### Given exercise
In the records below, copy out word for word the stretch from the line containing "Considering the scene" through the line containing "5. point (222, 224)", including both of those lines.

Stored records

• • • • • • •

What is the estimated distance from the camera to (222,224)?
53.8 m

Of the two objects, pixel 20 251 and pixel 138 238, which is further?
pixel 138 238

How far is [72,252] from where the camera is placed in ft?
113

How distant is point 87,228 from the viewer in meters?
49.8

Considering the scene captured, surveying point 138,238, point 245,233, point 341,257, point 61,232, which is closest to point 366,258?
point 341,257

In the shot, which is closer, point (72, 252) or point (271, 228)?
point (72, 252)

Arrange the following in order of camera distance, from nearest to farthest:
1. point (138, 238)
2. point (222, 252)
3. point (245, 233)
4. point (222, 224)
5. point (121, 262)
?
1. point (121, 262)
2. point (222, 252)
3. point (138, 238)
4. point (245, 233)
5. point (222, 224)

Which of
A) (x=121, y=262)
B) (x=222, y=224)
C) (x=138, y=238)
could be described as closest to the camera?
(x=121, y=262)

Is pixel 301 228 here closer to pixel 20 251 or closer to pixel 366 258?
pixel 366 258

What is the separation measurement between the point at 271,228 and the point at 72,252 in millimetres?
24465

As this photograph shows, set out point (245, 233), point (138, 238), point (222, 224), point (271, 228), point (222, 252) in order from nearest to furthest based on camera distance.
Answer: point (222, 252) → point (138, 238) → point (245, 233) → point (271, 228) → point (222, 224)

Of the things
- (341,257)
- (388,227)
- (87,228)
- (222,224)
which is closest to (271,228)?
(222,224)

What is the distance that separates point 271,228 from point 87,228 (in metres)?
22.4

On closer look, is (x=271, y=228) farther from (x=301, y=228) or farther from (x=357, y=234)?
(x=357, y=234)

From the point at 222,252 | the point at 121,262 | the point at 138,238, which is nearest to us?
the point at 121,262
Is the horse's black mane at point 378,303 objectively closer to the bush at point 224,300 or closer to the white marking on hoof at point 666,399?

• • • • • • •

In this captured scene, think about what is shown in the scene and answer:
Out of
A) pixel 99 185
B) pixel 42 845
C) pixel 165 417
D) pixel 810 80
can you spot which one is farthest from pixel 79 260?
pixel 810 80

• • • • • • •

### Task answer
Considering the scene captured, surveying point 138,238, point 245,233, point 341,257, point 61,232, which is closest to point 366,258?
point 341,257

In the shot, which is closer, point (72, 252) or point (271, 228)?
point (72, 252)

Arrange the following in order of camera distance, from nearest to farthest:
1. point (138, 238)
2. point (222, 252)
3. point (245, 233)
4. point (222, 224)
5. point (121, 262)
?
1. point (121, 262)
2. point (222, 252)
3. point (138, 238)
4. point (245, 233)
5. point (222, 224)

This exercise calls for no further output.